▶ Source records:
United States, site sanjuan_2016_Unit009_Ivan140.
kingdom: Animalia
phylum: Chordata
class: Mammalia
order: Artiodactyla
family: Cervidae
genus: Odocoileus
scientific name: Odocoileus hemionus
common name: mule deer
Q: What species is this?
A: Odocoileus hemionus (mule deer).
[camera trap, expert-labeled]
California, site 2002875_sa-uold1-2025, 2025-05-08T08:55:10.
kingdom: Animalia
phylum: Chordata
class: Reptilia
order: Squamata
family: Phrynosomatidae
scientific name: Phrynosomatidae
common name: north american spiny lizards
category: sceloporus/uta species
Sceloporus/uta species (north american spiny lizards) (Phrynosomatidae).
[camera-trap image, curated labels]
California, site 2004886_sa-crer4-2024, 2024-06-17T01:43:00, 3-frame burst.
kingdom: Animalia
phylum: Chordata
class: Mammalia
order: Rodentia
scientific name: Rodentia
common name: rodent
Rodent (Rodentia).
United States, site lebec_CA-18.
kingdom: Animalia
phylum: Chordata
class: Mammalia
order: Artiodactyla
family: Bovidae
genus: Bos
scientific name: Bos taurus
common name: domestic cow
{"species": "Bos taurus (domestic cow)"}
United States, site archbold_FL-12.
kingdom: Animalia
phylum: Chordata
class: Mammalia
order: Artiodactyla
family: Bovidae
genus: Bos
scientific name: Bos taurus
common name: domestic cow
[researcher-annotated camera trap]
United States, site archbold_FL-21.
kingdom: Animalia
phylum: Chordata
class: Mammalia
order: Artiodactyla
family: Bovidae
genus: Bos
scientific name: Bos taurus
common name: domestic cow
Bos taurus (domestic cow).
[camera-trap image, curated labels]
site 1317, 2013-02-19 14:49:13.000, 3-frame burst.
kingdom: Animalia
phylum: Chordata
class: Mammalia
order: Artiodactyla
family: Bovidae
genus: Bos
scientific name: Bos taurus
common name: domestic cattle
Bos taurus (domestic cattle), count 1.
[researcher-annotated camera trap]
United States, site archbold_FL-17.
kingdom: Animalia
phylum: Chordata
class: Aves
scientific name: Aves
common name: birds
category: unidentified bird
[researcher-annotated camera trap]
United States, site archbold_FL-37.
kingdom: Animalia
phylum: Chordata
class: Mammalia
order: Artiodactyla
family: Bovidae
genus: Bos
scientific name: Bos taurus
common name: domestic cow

▶ Exercise objective: Each line of the data is to be output exactly, with none skipped.

▶ The completed task:
United States, site sanjuan_2016_Unit009_Ivan140.
kingdom: Animalia
phylum: Chordata
class: Mammalia
order: Artiodactyla
family: Cervidae
genus: Odocoileus
scientific name: Odocoileus hemionus
common name: mule deer
Q: What species is this?
A: Odocoileus hemionus (mule deer).
[camera trap, expert-labeled]
California, site 2002875_sa-uold1-2025, 2025-05-08T08:55:10.
kingdom: Animalia
phylum: Chordata
class: Reptilia
order: Squamata
family: Phrynosomatidae
scientific name: Phrynosomatidae
common name: north american spiny lizards
category: sceloporus/uta species
Sceloporus/uta species (north american spiny lizards) (Phrynosomatidae).
[camera-trap image, curated labels]
California, site 2004886_sa-crer4-2024, 2024-06-17T01:43:00, 3-frame burst.
kingdom: Animalia
phylum: Chordata
class: Mammalia
order: Rodentia
scientific name: Rodentia
common name: rodent
Rodent (Rodentia).
United States, site lebec_CA-18.
kingdom: Animalia
phylum: Chordata
class: Mammalia
order: Artiodactyla
family: Bovidae
genus: Bos
scientific name: Bos taurus
common name: domestic cow
{"species": "Bos taurus (domestic cow)"}
United States, site archbold_FL-12.
kingdom: Animalia
phylum: Chordata
class: Mammalia
order: Artiodactyla
family: Bovidae
genus: Bos
scientific name: Bos taurus
common name: domestic cow
[researcher-annotated camera trap]
United States, site archbold_FL-21.
kingdom: Animalia
phylum: Chordata
class: Mammalia
order: Artiodactyla
family: Bovidae
genus: Bos
scientific name: Bos taurus
common name: domestic cow
Bos taurus (domestic cow).
[camera-trap image, curated labels]
site 1317, 2013-02-19 14:49:13.000, 3-frame burst.
kingdom: Animalia
phylum: Chordata
class: Mammalia
order: Artiodactyla
family: Bovidae
genus: Bos
scientific name: Bos taurus
common name: domestic cattle
Bos taurus (domestic cattle), count 1.
[researcher-annotated camera trap]
United States, site archbold_FL-17.
kingdom: Animalia
phylum: Chordata
class: Aves
scientific name: Aves
common name: birds
category: unidentified bird
[researcher-annotated camera trap]
United States, site archbold_FL-37.
kingdom: Animalia
phylum: Chordata
class: Mammalia
order: Artiodactyla
family: Bovidae
genus: Bos
scientific name: Bos taurus
common name: domestic cow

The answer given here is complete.